Objective A |
Pick out every line in the listing below that contains the string "separates", and copy each one. Matching is case-sensitive.

--- START Document text ---

Global fertility rate to keep plummeting, major study warns
The population of almost every country will be shrinking by the end of the century, a major study said Wednesday, warning that baby booms in developing nations and busts in rich ones will drive massive social change.
The fertility rate in half of all nations is already too low to maintain their population size, an international team of hundreds of researchers reported in The Lancet.
Using a huge amount of global data on births, deaths and what drives fertility, the researchers tried to forecast the future for the world’s population.
By 2050, the population of three quarters of all countries will be shrinking, according to the study by the US-based Institute For Health Metrics and Evaluation (IHME).
At the end of the century, that will be true for 97 percent – or 198 out of 204 countries and territories, the researchers projected.
Only Samoa, Somalia, Tonga, Niger, Chad and Tajikistan are expected to have fertility rates exceeding the replacement level of 2.1 births per female in 2100, the study estimated.
During this century, fertility rates will continue to increase in developing countries, particularly those in sub-Saharan Africa, even as they tumble in wealthier, ageing nations.
“The world will be simultaneously tackling a ‘baby boom’ in some countries and a ‘baby bust’ in others,” senior study author Stein Emil Vollset of the IHME said in a statement.
‘Implications are immense’
“We are facing staggering social change through the 21st century,” he said in a statement.
IHME researcher Natalia Bhattacharjee said the “implications are immense.”
“These future trends in fertility rates and live births will completely reconfigure the global economy and the international balance of power and will necessitate reorganizing societies,” she said.

--- END Document text ---

Objective B |
Repeat the passage of the fertility article starting at "At the end of" and ending at "IHME said in a statement.", word for word.

--- START Stored records ---

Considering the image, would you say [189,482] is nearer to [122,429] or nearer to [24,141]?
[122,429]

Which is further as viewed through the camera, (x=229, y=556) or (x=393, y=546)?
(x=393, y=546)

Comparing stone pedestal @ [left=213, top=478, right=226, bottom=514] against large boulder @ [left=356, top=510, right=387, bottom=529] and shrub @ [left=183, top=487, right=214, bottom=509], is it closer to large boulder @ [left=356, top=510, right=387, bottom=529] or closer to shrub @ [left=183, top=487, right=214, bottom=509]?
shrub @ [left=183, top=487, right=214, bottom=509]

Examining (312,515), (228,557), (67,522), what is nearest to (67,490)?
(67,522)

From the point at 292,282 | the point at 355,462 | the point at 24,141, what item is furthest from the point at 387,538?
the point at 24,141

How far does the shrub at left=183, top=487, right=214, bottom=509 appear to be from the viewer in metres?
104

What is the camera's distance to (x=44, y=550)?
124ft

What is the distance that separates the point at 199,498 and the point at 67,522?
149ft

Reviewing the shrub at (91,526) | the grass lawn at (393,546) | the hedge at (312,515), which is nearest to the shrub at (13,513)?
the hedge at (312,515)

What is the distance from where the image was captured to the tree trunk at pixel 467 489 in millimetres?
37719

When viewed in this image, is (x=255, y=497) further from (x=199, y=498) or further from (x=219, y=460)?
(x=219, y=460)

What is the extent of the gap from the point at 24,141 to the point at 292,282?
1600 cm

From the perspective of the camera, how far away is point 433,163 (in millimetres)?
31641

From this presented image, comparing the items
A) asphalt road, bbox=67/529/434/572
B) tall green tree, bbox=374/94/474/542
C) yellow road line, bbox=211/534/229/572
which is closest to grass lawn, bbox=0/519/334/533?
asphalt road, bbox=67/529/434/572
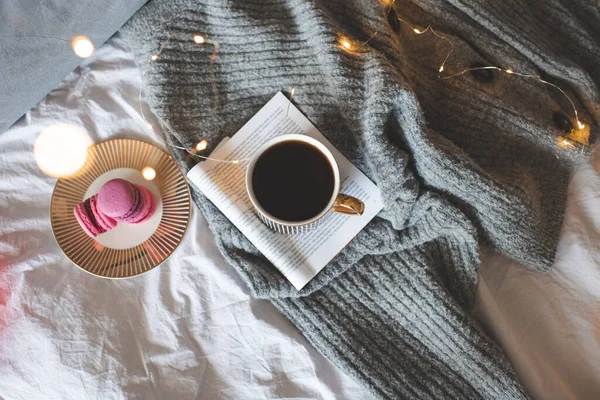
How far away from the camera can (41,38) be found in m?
0.60

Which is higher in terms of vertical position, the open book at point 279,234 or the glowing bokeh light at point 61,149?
the glowing bokeh light at point 61,149

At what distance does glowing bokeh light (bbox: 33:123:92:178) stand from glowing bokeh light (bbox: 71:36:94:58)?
0.10 m

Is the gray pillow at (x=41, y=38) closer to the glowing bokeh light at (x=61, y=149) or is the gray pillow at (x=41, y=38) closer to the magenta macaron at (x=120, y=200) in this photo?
the glowing bokeh light at (x=61, y=149)

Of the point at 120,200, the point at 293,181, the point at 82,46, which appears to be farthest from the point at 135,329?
the point at 82,46

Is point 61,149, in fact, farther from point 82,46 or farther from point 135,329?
point 135,329

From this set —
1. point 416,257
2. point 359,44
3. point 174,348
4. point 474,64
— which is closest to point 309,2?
point 359,44

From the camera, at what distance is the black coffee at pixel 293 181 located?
21.9 inches

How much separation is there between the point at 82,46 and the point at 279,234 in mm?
379

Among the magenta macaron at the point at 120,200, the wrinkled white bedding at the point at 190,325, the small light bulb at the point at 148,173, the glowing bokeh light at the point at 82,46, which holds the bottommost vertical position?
the wrinkled white bedding at the point at 190,325

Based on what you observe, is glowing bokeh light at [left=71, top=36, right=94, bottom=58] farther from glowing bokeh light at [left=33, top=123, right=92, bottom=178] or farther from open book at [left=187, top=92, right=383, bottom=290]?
open book at [left=187, top=92, right=383, bottom=290]

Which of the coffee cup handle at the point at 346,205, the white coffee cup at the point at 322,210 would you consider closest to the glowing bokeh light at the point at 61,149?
the white coffee cup at the point at 322,210

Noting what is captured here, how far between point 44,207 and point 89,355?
210 mm

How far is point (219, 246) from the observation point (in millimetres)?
608

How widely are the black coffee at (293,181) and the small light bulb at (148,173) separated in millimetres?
160
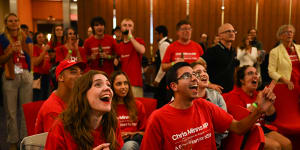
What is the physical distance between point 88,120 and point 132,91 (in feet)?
4.72

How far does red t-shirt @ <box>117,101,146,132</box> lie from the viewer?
2.62 metres

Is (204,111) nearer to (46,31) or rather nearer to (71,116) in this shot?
(71,116)

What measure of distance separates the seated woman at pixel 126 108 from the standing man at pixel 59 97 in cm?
52

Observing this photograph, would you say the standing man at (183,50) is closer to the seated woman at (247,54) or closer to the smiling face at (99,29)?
the smiling face at (99,29)

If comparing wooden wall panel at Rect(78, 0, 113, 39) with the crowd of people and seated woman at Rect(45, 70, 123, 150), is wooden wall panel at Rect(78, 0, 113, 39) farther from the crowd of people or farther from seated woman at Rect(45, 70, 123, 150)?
seated woman at Rect(45, 70, 123, 150)

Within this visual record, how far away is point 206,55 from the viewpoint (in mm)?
3506

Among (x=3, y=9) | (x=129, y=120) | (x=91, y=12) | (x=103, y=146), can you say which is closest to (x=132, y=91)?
(x=129, y=120)

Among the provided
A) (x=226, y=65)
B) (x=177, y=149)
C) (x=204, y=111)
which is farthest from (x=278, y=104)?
(x=177, y=149)

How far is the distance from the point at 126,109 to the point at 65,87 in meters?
0.72

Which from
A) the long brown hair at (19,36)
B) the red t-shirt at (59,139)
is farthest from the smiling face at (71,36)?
the red t-shirt at (59,139)

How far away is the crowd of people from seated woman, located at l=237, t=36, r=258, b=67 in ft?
0.06

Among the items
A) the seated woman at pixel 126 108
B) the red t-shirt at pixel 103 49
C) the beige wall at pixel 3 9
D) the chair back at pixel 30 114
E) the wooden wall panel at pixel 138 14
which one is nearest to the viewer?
the chair back at pixel 30 114

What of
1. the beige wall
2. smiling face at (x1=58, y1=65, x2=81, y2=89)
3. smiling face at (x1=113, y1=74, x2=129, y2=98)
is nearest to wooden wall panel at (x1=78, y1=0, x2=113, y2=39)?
the beige wall

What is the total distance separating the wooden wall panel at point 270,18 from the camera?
870cm
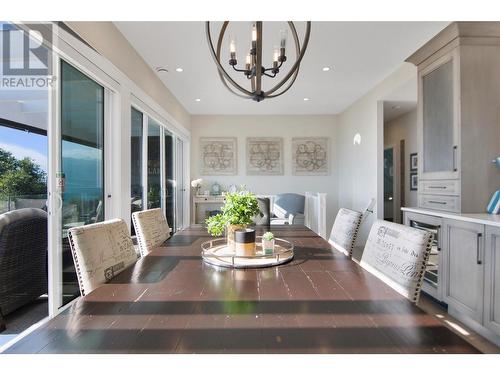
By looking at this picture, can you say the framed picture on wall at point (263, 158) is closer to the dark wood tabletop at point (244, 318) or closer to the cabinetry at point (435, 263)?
the cabinetry at point (435, 263)

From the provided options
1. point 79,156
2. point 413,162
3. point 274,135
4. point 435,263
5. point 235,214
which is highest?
point 274,135

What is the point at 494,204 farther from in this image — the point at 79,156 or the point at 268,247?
the point at 79,156

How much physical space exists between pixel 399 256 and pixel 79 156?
2358 millimetres

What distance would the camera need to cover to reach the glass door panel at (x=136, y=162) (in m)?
3.20

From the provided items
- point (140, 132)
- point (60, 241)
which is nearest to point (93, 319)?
point (60, 241)

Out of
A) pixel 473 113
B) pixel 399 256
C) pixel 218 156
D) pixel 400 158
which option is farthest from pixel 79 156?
pixel 400 158

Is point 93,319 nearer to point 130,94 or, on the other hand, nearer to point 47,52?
point 47,52

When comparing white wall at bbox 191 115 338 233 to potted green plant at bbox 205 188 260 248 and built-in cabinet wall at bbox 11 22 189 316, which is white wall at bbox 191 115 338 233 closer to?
built-in cabinet wall at bbox 11 22 189 316

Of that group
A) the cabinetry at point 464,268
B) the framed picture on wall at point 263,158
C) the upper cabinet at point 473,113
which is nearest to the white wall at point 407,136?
the framed picture on wall at point 263,158

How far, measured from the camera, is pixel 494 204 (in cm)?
226

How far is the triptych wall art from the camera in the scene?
5855 millimetres

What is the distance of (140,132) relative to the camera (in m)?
3.38

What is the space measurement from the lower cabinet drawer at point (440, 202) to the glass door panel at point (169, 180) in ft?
11.8

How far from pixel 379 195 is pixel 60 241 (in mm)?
3960
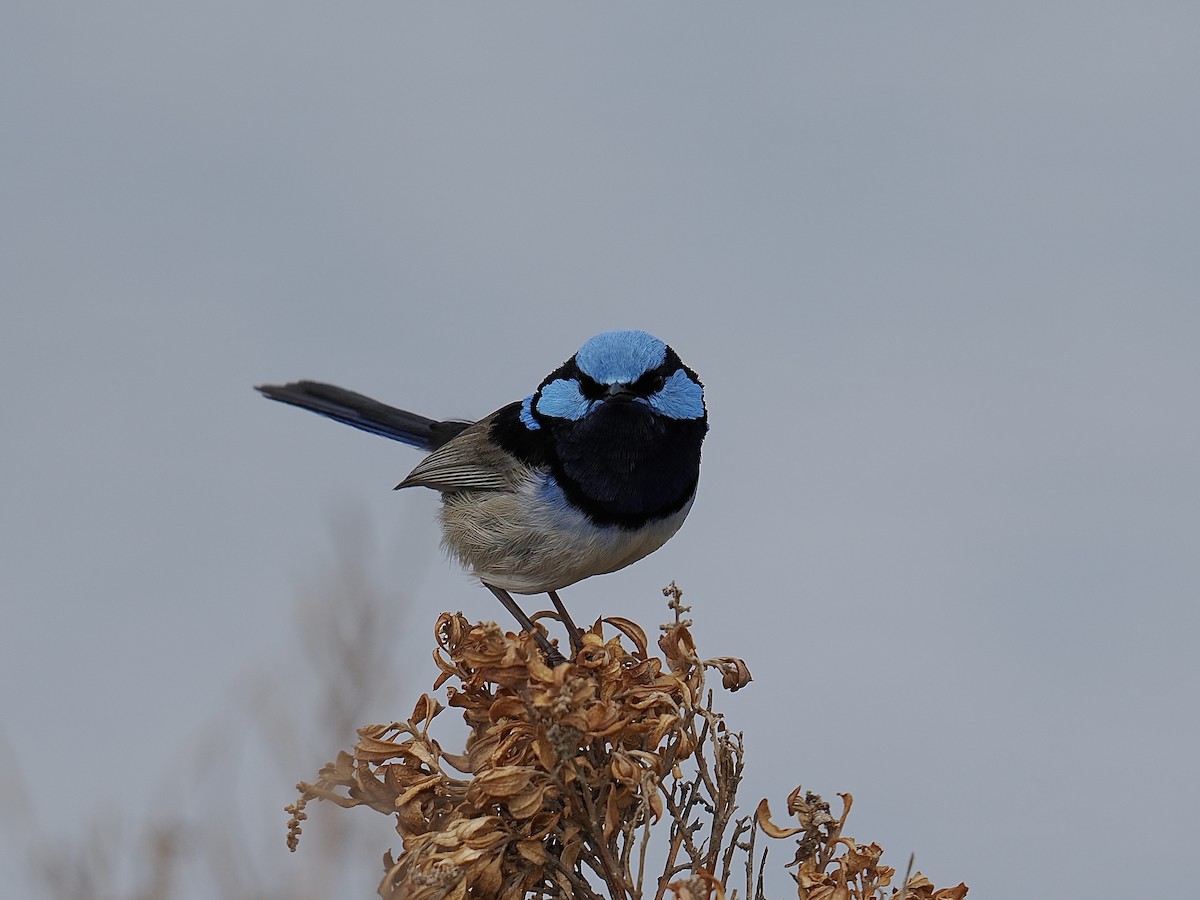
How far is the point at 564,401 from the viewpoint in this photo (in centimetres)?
421

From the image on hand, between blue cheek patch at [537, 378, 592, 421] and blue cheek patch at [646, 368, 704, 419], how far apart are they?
0.21 m

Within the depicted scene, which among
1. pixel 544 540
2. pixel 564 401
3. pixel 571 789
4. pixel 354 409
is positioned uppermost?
pixel 354 409

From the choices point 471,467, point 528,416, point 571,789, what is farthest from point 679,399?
point 571,789

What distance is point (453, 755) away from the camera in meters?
2.93

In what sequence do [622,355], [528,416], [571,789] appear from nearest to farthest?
1. [571,789]
2. [622,355]
3. [528,416]

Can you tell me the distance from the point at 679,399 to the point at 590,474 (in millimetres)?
334

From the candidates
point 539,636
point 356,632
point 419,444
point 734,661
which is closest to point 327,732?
point 356,632

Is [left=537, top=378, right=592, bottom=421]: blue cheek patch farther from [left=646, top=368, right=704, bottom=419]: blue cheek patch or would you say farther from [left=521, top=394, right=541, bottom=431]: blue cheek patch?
[left=646, top=368, right=704, bottom=419]: blue cheek patch

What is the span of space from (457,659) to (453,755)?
234 mm

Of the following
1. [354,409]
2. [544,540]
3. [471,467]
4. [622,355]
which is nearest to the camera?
[622,355]

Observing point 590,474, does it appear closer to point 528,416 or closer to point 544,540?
point 544,540

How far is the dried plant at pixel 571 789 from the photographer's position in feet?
8.72

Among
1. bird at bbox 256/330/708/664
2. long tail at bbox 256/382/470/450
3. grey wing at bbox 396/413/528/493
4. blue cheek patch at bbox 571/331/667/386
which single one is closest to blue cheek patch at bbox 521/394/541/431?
bird at bbox 256/330/708/664

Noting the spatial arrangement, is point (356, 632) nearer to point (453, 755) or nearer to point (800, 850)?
point (453, 755)
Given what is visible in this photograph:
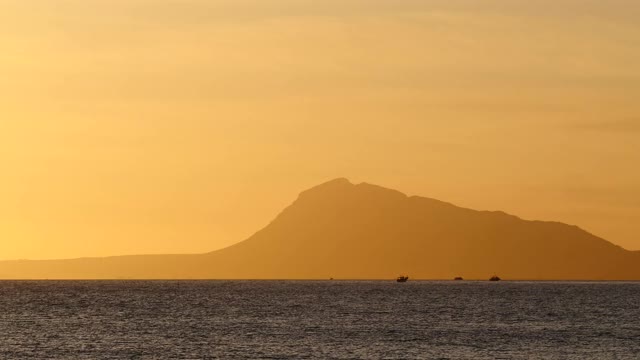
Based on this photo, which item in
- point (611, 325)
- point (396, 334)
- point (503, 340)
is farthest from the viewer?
point (611, 325)

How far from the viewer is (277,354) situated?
13012 cm

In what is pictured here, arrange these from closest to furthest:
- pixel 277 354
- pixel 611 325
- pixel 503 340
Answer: pixel 277 354 < pixel 503 340 < pixel 611 325


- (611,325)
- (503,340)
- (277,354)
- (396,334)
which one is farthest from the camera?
(611,325)

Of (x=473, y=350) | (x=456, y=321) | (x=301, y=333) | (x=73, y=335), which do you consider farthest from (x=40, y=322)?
(x=473, y=350)

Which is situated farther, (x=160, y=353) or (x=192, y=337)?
(x=192, y=337)

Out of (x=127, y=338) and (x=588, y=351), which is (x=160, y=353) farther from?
(x=588, y=351)

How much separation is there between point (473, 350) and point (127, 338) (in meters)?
42.4

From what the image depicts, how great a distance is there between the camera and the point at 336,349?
137 meters

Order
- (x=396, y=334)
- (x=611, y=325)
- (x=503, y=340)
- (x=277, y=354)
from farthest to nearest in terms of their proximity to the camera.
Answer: (x=611, y=325)
(x=396, y=334)
(x=503, y=340)
(x=277, y=354)

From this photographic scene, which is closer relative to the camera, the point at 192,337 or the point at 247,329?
the point at 192,337

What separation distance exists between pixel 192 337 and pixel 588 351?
4709 centimetres

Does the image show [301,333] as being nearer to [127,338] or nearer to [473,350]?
[127,338]

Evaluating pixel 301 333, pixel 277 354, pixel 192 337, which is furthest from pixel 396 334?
pixel 277 354

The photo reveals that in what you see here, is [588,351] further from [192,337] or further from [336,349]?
[192,337]
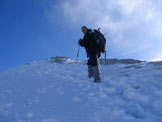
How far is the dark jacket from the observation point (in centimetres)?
998

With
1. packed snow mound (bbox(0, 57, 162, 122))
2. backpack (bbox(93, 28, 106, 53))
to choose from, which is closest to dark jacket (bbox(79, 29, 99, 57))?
backpack (bbox(93, 28, 106, 53))

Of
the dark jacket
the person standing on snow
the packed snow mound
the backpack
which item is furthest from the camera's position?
the dark jacket

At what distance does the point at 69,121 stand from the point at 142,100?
2.18 meters

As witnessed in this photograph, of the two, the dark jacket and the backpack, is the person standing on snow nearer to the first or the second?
the dark jacket

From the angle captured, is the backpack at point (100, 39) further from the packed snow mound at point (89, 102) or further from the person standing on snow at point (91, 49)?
the packed snow mound at point (89, 102)

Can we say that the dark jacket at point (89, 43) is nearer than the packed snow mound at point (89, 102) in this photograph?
No

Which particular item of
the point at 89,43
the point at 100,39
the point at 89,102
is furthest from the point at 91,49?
the point at 89,102

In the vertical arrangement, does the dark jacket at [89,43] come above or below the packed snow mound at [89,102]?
above

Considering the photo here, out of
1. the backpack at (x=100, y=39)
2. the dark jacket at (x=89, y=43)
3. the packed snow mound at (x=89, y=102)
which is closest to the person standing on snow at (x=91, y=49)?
the dark jacket at (x=89, y=43)

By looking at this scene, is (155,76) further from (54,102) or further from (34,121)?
(34,121)

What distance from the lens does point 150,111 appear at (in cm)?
569

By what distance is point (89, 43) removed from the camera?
33.2ft

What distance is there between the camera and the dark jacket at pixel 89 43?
9984 mm

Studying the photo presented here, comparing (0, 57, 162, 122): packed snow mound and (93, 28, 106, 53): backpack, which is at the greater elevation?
(93, 28, 106, 53): backpack
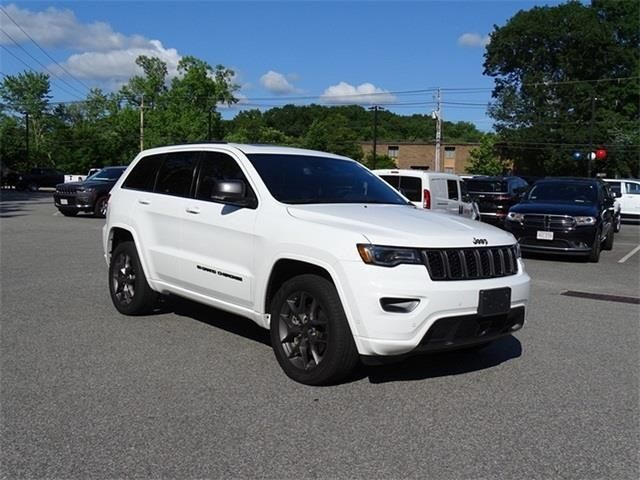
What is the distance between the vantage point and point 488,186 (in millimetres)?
21172

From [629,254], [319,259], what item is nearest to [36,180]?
[629,254]

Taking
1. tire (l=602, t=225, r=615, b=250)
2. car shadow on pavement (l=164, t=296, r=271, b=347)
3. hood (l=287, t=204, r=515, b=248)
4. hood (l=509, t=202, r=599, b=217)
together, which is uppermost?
hood (l=287, t=204, r=515, b=248)

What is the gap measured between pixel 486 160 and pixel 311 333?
66.0m

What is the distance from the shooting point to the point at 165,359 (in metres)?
5.55

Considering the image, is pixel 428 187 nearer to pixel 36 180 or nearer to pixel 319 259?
pixel 319 259

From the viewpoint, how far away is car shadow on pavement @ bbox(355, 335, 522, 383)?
5.25 meters

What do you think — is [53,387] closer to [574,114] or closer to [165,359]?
[165,359]

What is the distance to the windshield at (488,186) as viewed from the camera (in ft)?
68.5

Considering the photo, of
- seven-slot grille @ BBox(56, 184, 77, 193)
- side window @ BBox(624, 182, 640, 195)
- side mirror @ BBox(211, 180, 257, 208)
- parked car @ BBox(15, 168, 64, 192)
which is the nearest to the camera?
side mirror @ BBox(211, 180, 257, 208)

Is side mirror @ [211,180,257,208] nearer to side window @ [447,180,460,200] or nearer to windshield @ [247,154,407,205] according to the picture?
windshield @ [247,154,407,205]

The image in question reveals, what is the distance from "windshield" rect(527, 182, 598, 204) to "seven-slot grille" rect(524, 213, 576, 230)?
142 cm

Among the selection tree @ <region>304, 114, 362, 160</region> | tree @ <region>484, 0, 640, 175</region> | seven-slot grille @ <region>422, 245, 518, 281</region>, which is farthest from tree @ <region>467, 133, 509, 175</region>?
seven-slot grille @ <region>422, 245, 518, 281</region>

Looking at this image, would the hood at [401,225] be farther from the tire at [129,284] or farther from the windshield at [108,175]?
the windshield at [108,175]

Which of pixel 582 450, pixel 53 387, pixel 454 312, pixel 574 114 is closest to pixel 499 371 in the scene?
pixel 454 312
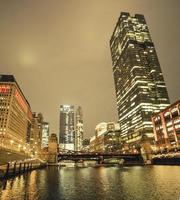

--- END Stored records ---

Final answer A |
What is the distance that separates the point at 199,498 and the point at 67,522?
What measure of distance separates the seated woman at pixel 126 108 from the standing man at pixel 59 97 in cm?

Final answer B |
At the end of the century, that will be true for 97 percent – or 198 out of 204 countries and territories, the researchers projected.
Only Samoa, Somalia, Tonga, Niger, Chad and Tajikistan are expected to have fertility rates exceeding the replacement level of 2.1 births per female in 2100, the study estimated.
During this century, fertility rates will continue to increase in developing countries, particularly those in sub-Saharan Africa, even as they tumble in wealthier, ageing nations.
“The world will be simultaneously tackling a ‘baby boom’ in some countries and a ‘baby bust’ in others,” senior study author Stein Emil Vollset of the IHME said in a statement.